***** Extract provided

Stress exerts a very interesting influence on us, from creating states of heightened awareness and a capacity for improved focus, to triggering full-blown dissociative episodes that define extreme psychopathology. In short, a little stress can be positive, even necessary, for us to operate at our best. We’re designed to accommodate stress as part of the human adventure.
To borrow a particularly apt analogy, when we put a muscle under considerable stress, say through focused weight training, we make the muscle grow and become capable of handling greater weight. That is a form of productive development. But working with too much weight, or with too great a frequency, can actually damage the muscle and make us weaker. The sort of sustained, omnipresent stress that we have experienced over the last several years has had that sort of deleterious effect: we’re the worse for it, with burnout and disengagement increasingly common.

Not your best look as a leader…or a scientist for that matter…
As leaders, we have two equally important concerns: both our own welfare; and the welfare of our employees. Our efforts to help our employees deal with stress lose a lot of credibility if we’re consistently showing up like we’ve just put our finger into an electric socket. No one is looking to take professional advice from the doc from Back to the Future. Extending yourself a little self-care and ensuring you are performing at the top of your game is the first priority. You can’t save anyone when you’re the one drowning.
Dealing With Your Stress
Self-care includes understanding how you’re wired: what are your behavioral motivators and behavioral blind spots? In effect, “what pushes your buttons”? If you’ve never had a simple behavioral assessment, consider investing 5 minutes of your time to get very concrete and reliable insight into what really motivates your best self. The results can be eye-opening, especially when you’re convinced you know yourself oh so well.

**********
***** Supplied information

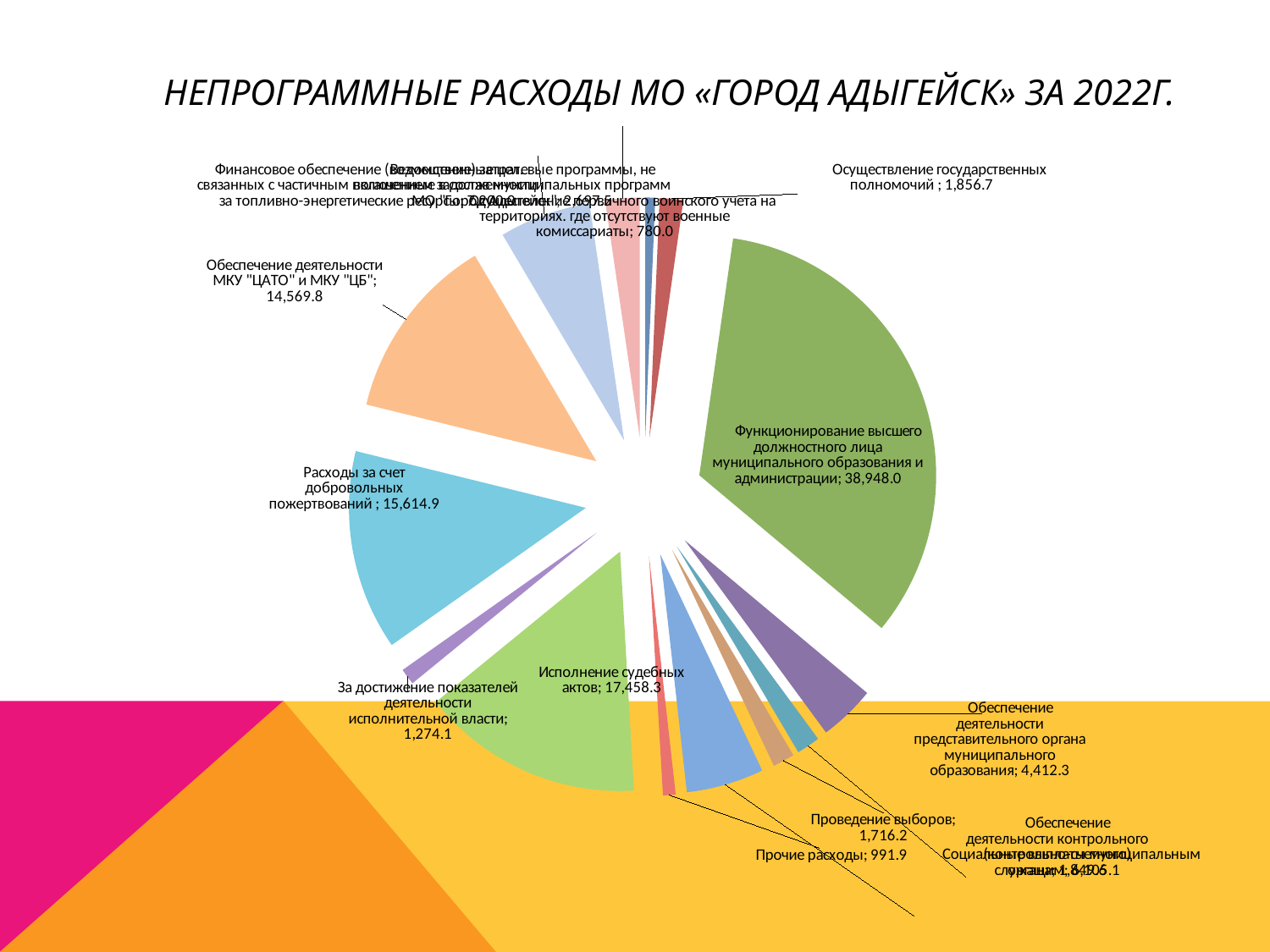
What is the value for "Обеспечение деятельности МКУ "ЦАТО" и МКУ "ЦБ""? 14,569.8 What is the value for "Расходы за счет добровольных пожертвований"? 15,614.9 What kind of chart is shown on the slide? pie chart Which is larger: "Проведение выборов" or "За достижение показателей деятельности исполнительной власти"? Проведение выборов What is the value for "Прочие расходы"? 991.9 What is the value for "Проведение выборов"? 1,716.2 What is the value for "Исполнение судебных актов"? 17,458.3 What is the value for "Функционирование высшего должностного лица муниципального образования и администрации"? 38,948.0 Which category has the largest slice of the pie? Функционирование высшего должностного лица муниципального образования и администрации What is the title of the chart? НЕПРОГРАММНЫЕ РАСХОДЫ МО «ГОРОД АДЫГЕЙСК» ЗА 2022Г. What is the difference between "Обеспечение деятельности представительного органа муниципального образования" and "Осуществление государственных полномочий"? 2,555.6 What is the difference between "Исполнение судебных актов" and "Расходы за счет добровольных пожертвований"? 1,843.4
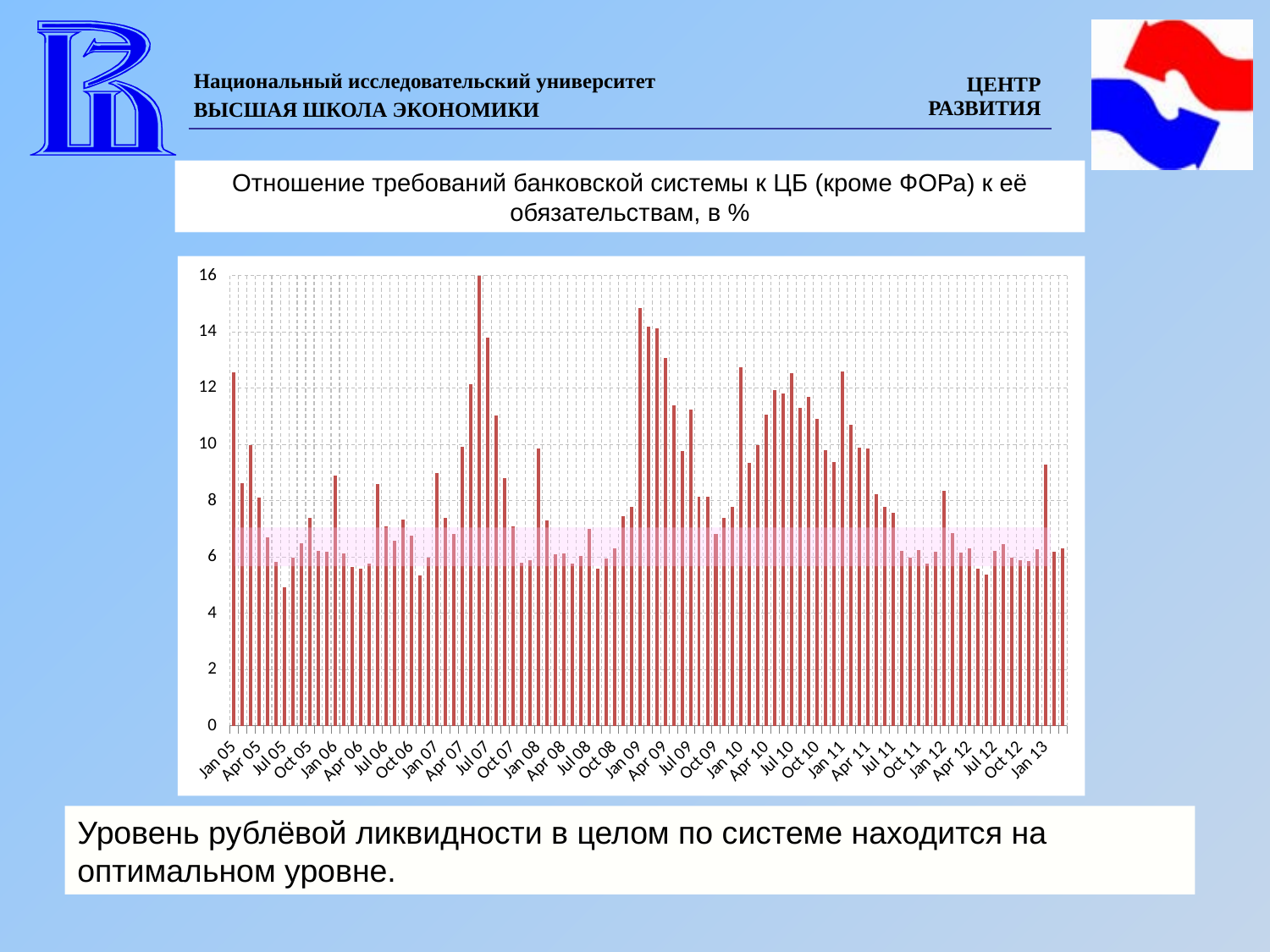
In which year does the tallest bar of the chart occur? 2007 Is the tallest bar in the chart greater or less than 14? greater Is the value for Jan 13 greater or less than 8? greater Do the values rise or fall from Apr 11 to Oct 11? fall What kind of chart is shown on the slide? bar chart Is the value for Jan 05 greater or less than 10? greater Which is larger, the value for Jan 05 or the value for Jul 05? Jan 05 What is the highest value shown on the vertical axis of the chart? 16 What is the title of the chart? Отношение требований банковской системы к ЦБ (кроме ФОРа) к её обязательствам, в % Do the values rise or fall from Jan 09 to Oct 09? fall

**********

**Exercise directions:**
For each of these statements, answer yes or no based on the text about stress, and quote the words from the text that decide it. 1. A small amount of stress can help people perform at their best. 2. A simple behavioral assessment takes about an hour. 3. A leader's own welfare matters less than the welfare of employees.

**Solution for this problem:**
1. Yes: "a little stress can be positive, even necessary, for us to operate at our best."
2. No: "consider investing 5 minutes of your time"
3. No: "we have two equally important concerns: both our own welfare; and the welfare of our employees."